Exercise requirements. Beginning at the top of the data below, write out every line exactly until you reach the line with "Вентиляция в многоэтажных зданиях", and include that line.

Supplied material.
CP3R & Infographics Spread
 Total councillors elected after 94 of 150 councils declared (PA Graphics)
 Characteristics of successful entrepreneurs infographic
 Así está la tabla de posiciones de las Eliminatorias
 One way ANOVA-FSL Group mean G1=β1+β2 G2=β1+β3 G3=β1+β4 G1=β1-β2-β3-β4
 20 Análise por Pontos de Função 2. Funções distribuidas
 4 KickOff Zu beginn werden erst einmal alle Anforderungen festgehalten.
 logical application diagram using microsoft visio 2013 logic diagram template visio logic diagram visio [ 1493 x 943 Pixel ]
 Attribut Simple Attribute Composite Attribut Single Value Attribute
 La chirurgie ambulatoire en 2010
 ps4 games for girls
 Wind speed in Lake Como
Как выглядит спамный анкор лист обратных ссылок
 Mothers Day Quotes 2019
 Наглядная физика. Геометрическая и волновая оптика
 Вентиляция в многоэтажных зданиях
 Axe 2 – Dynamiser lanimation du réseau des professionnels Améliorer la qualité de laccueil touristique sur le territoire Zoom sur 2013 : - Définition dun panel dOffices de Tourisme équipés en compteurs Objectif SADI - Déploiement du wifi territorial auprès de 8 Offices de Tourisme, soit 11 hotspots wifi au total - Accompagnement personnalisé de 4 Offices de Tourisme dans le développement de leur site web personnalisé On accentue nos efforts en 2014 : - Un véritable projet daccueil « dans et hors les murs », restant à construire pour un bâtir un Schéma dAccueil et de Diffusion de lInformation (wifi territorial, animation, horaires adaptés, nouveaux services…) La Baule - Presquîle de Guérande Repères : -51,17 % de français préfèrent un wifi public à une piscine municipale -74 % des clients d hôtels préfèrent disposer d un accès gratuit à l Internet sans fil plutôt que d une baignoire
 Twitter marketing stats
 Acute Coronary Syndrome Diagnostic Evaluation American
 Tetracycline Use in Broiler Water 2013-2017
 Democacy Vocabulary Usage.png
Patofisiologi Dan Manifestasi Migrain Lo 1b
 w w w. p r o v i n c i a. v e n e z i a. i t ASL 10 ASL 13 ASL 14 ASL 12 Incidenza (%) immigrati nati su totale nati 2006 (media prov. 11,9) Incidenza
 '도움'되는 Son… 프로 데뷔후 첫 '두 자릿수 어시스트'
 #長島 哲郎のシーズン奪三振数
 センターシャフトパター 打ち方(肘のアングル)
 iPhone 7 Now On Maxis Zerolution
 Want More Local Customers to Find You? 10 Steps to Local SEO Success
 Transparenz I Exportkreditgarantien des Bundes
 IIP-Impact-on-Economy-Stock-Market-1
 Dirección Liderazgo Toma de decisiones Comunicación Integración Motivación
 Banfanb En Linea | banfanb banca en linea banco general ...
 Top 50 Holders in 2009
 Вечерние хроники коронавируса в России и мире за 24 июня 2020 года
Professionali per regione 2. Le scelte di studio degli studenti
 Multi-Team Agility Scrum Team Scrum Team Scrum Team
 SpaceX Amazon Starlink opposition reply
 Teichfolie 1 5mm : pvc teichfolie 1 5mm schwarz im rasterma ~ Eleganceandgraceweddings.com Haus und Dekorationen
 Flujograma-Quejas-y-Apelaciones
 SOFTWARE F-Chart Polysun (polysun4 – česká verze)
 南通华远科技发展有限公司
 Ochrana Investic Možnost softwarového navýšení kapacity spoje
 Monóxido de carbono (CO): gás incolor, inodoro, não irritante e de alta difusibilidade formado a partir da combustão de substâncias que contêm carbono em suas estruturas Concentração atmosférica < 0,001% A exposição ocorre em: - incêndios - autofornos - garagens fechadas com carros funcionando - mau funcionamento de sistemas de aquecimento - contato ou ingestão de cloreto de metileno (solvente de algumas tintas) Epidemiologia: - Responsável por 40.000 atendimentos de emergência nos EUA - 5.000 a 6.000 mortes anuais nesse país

Answer below.
CP3R & Infographics Spread
 Total councillors elected after 94 of 150 councils declared (PA Graphics)
 Characteristics of successful entrepreneurs infographic
 Así está la tabla de posiciones de las Eliminatorias
 One way ANOVA-FSL Group mean G1=β1+β2 G2=β1+β3 G3=β1+β4 G1=β1-β2-β3-β4
 20 Análise por Pontos de Função 2. Funções distribuidas
 4 KickOff Zu beginn werden erst einmal alle Anforderungen festgehalten.
 logical application diagram using microsoft visio 2013 logic diagram template visio logic diagram visio [ 1493 x 943 Pixel ]
 Attribut Simple Attribute Composite Attribut Single Value Attribute
 La chirurgie ambulatoire en 2010
 ps4 games for girls
 Wind speed in Lake Como
Как выглядит спамный анкор лист обратных ссылок
 Mothers Day Quotes 2019
 Наглядная физика. Геометрическая и волновая оптика
 Вентиляция в многоэтажных зданиях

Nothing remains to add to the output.